Ten minutes later he was going back down. The weight of command had been lifted from his shoulders. He had been given two weeks compassionate leave and would have to undergo full psychological assessment on his return. He had said nothing. He was defenceless. He went to his office and cleared out his desk to find there were no personal items, only some letters, which he put in his pocket, and his police-issue revolver, which he should have returned to the armoury but didn’t.

At 6 p.m. he attended the funeral of Pepe Leal. The whole bullfighting community was in attendance. Paco was there, inconsolable and uncontrollable. He bawled into his hands, his shoulders shaking, the whole tragedy weighing down on them. Everybody cried. The mourners, the cemetery workers, the flower sellers, the onlookers, the grave visitors. And the grief was genuine, except that it wasn’t for Pepe Leal. He was almost unknown to these people. He was not a great name. As Javier stood in dry-eyed suffering amongst the weeping and the snivelling, he understood what this grief was for. They were mourning their own losses — youth, prospects, health, talent. The death of Pepe Leal had, temporarily at least, brought an end to possibility. It was for this reason that Javier found it kitsch and he wouldn’t cry with them, and he wouldn’t join them afterwards but went home to his bruised and silent house and the compassion of his enforced leave.

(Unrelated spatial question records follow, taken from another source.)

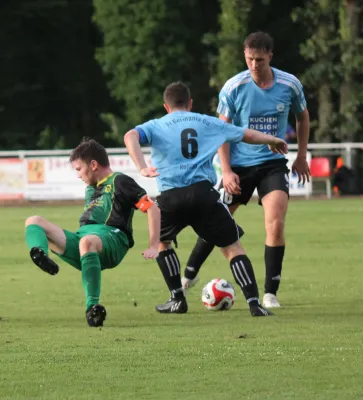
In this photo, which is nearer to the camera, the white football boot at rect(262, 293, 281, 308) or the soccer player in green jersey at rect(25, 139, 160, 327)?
the soccer player in green jersey at rect(25, 139, 160, 327)

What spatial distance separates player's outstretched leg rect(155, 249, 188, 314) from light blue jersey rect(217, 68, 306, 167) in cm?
122

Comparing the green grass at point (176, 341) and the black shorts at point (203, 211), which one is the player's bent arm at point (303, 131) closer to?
the green grass at point (176, 341)

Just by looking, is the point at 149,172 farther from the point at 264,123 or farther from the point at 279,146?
the point at 264,123

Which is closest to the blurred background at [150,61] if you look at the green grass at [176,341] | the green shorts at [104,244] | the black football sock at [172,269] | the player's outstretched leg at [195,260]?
the green grass at [176,341]

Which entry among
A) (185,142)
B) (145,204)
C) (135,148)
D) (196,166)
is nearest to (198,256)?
(196,166)

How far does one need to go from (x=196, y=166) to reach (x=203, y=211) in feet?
1.08

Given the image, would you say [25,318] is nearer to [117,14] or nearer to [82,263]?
[82,263]

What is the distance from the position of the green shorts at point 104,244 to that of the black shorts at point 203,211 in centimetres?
71

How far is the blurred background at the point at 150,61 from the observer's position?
42312 millimetres

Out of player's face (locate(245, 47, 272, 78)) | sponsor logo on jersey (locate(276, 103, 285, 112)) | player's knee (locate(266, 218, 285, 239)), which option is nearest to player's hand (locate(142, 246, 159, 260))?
player's knee (locate(266, 218, 285, 239))

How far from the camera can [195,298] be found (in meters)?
12.0

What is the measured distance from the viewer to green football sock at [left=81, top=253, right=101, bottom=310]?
948cm

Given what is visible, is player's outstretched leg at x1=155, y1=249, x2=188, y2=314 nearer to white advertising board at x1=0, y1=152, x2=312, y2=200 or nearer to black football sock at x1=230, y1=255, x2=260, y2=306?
black football sock at x1=230, y1=255, x2=260, y2=306

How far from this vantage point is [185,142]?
407 inches
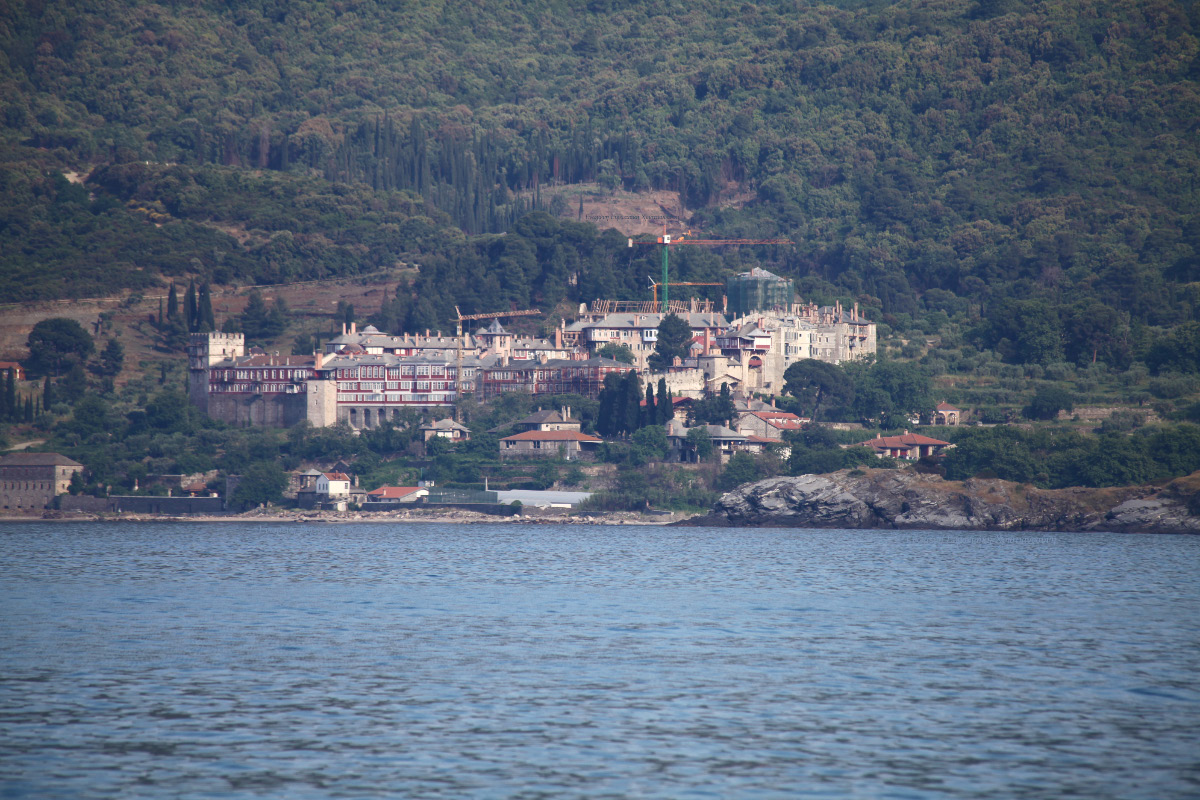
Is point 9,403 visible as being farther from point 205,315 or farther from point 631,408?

He sat in his study, still in his mac, doodling on a paper with a pencil. He wanted to get out of the city. Biensolo’s horn had punched a hole in the Feria and Falcón would leave the city to bleed over Pepe’s death. He took out a map of Spain, placed the pencil over Seville and span it three times. Each time it pointed directly south, and south of Seville there was nothing apart from a small fishing village called Barbate. But beyond Barbate, across the straits, was Tangier.

The phone rang, startling him. He didn’t answer it. No more condolences required.

The following morning he packed a bag, including the unread journal, found his passport and took a cab to the bus station at the back of the Palacio de Justicia. Five and a half hours later he boarded a ferry in Algeciras to Tangier.